## What to do:
A. In the passage on the microscope optical system, what attaches the high power video camera 19 to the high power lens train tube 17?
B. Copy the passage on the microscope optical system word for word, from "DETAILED DESCRIPTION OF" up to and including "microscope's arm 10.".
C. Turn the paragraph of the passage on the microscope optical system that begins "The preferred embodiment of this optical system" into a short list that keeps its main facts.

DETAILED DESCRIPTION OF THE PREFERRED EMBODIMENTS
[0020] The preferred embodiment of this optical system for
enhancing the image from a microscope's high power objective lens
is illustrated in FIGS. 1 and 4. The preferred embodiment consists
of a high power video camera 19, for the high power image, attached
to a high power lens train tube 17. Said high power video camera
19, which is attached to the high power lens train tube 17 by
attachment screw 69, produces a video image which is transferred
via a video cable to the high power video monitor 5. The high power
lens train tube 17 is attached to the beam splitter housing 13. The
beam splitter housing 13 is attached to a conventional microscope's
arm 10 by inserting a key located on the base of the beam splitter
housing 13, into the existing recess 71 in the microscope's arm 10.

## Items stored from a collection:
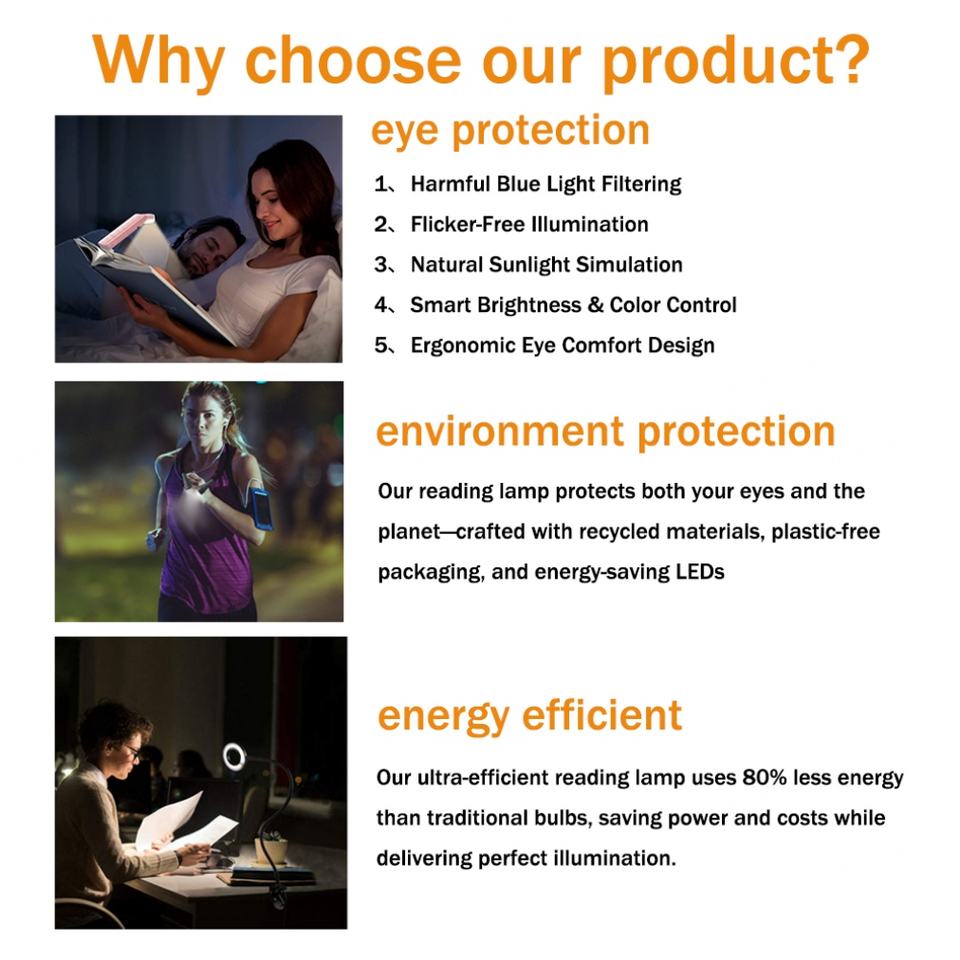 Why choose our product?

eye protection

1、Harmful Blue Light Filtering
2、Flicker-Free Illumination
3、Natural Sunlight Simulation
4、Smart Brightness & Color Control
5、Ergonomic Eye Comfort Design

environment protection

Our reading lamp protects both your eyes and the planet—crafted with recycled materials, plastic-free packaging, and energy-saving LEDs

energy efficient

Our ultra-efficient reading lamp uses 80% less energy than traditional bulbs, saving power and costs while delivering perfect illumination.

## Solutions to each task:
A. Attachment screw 69.

B.
DETAILED DESCRIPTION OF THE PREFERRED EMBODIMENTS
[0020] The preferred embodiment of this optical system for
enhancing the image from a microscope's high power objective lens
is illustrated in FIGS. 1 and 4. The preferred embodiment consists
of a high power video camera 19, for the high power image, attached
to a high power lens train tube 17. Said high power video camera
19, which is attached to the high power lens train tube 17 by
attachment screw 69, produces a video image which is transferred
via a video cable to the high power video monitor 5. The high power
lens train tube 17 is attached to the beam splitter housing 13. The
beam splitter housing 13 is attached to a conventional microscope's
arm 10 by inserting a key located on the base of the beam splitter
housing 13, into the existing recess 71 in the microscope's arm 10.

C.
- The preferred embodiment is illustrated in FIGS. 1 and 4.
- A high power video camera 19 is attached to a high power lens train tube 17 by attachment screw 69.
- The camera's video image is transferred via a video cable to the high power video monitor 5.
- The lens train tube 17 is attached to the beam splitter housing 13.
- The beam splitter housing 13 is attached to a conventional microscope's arm 10 by inserting a key on its base into the existing recess 71 in the arm.